Богдан ткнул топорищем туда, где должны были торчать ноги женщины.

— Люди-и! — крикнула Бычиха.

Люди не услышали.

— Говори правду! — грозно сказал Богдан. — Я не шучу!

— Ну чего ты, идол, хочешь? Чего?

— Скажи, куда спрятала? Заберу и отдам.

— Куда отдашь? Кому?

— Тому, чье оно есть.

— Злодею?

— Там дети голодают. Это, может, ихнее добро, не злодейское.

— Они ничего и не знают про него! — не вылезая из сена, сказала Бычиха. — И Квасиха не знает. Сушкевич где-то хапнул да спрятал, чтоб не дома… Может, даже и Квас не знал, что в той коробке было.
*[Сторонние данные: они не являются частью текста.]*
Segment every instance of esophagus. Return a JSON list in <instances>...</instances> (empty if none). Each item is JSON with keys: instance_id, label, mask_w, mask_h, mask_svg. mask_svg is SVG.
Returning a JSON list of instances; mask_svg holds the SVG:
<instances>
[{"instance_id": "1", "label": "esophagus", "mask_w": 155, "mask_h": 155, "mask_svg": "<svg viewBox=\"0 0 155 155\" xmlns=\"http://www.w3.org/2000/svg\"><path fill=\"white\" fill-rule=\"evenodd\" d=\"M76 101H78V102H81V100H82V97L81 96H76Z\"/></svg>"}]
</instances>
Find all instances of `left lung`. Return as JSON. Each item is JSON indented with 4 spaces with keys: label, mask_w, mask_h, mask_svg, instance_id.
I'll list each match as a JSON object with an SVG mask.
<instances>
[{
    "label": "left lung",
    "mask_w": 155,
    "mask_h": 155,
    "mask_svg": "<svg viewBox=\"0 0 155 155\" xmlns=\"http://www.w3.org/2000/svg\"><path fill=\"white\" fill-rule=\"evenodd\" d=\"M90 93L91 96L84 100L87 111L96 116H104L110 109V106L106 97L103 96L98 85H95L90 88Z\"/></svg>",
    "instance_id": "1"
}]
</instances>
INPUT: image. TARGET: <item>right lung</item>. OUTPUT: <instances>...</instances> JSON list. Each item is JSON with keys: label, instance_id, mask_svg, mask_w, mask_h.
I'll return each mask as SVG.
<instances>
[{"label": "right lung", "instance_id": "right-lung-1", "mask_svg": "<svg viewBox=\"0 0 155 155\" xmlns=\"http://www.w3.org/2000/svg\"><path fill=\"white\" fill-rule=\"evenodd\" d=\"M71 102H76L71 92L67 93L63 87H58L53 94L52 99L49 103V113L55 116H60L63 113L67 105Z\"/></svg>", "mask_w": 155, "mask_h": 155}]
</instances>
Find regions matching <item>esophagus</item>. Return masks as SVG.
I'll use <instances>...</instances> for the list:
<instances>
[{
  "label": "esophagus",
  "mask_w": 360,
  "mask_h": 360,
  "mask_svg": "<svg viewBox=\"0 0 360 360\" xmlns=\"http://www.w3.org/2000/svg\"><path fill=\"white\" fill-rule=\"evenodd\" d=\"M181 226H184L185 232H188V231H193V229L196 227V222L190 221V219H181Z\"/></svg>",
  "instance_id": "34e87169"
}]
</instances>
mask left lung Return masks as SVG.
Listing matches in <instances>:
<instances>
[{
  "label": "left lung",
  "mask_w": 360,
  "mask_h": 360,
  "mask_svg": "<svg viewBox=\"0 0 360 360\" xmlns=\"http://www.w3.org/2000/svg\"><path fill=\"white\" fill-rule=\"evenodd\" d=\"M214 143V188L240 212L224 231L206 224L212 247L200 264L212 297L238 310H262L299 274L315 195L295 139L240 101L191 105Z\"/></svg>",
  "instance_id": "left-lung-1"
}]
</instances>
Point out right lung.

— Не наше это дело, — твердо сказал Хотяновский. — На это закон есть. Государству отдам, если хозяина не будет, а у нас не должно быть чужого! Не скажешь — сам перерою все! Не найду — поеду в район, попрошу, чтоб помогли.

— Сдохнешь, пока найдешь! — яростно прошипела Бычиха. — А из района приедут, так с фигой и уедут… Вот с эдакой!.. Вот!.. — Она высвободила из клочковатого сена руку и показала большую, с перекошенным черным ногтем, фигу. — Вот и тебе на!.. Выкуси, идол проклятый!

Богдан решительно ступил к женщине, но в это время, совершенно неожиданно для них обоих, в хлевушок вошел Пантя. Голый и босой…

Какое-то время Хотяновский был сам не свой — запутало его это ужасное и позорное происшествие, растревожило душу. Как на грех, почти каждый день встречалась на улице Квасиха, в стоптанных лаптях, в юбке из какой-то дерюги, тихо здоровалась и шла дальше. Никогда не спрашивала о каком-то золоте. Никогда никому не сказала, что оно, может, когда-то было у нее. Наверно, не знала о нем, не думала, и даже деревенские сплетни до нее не доходили.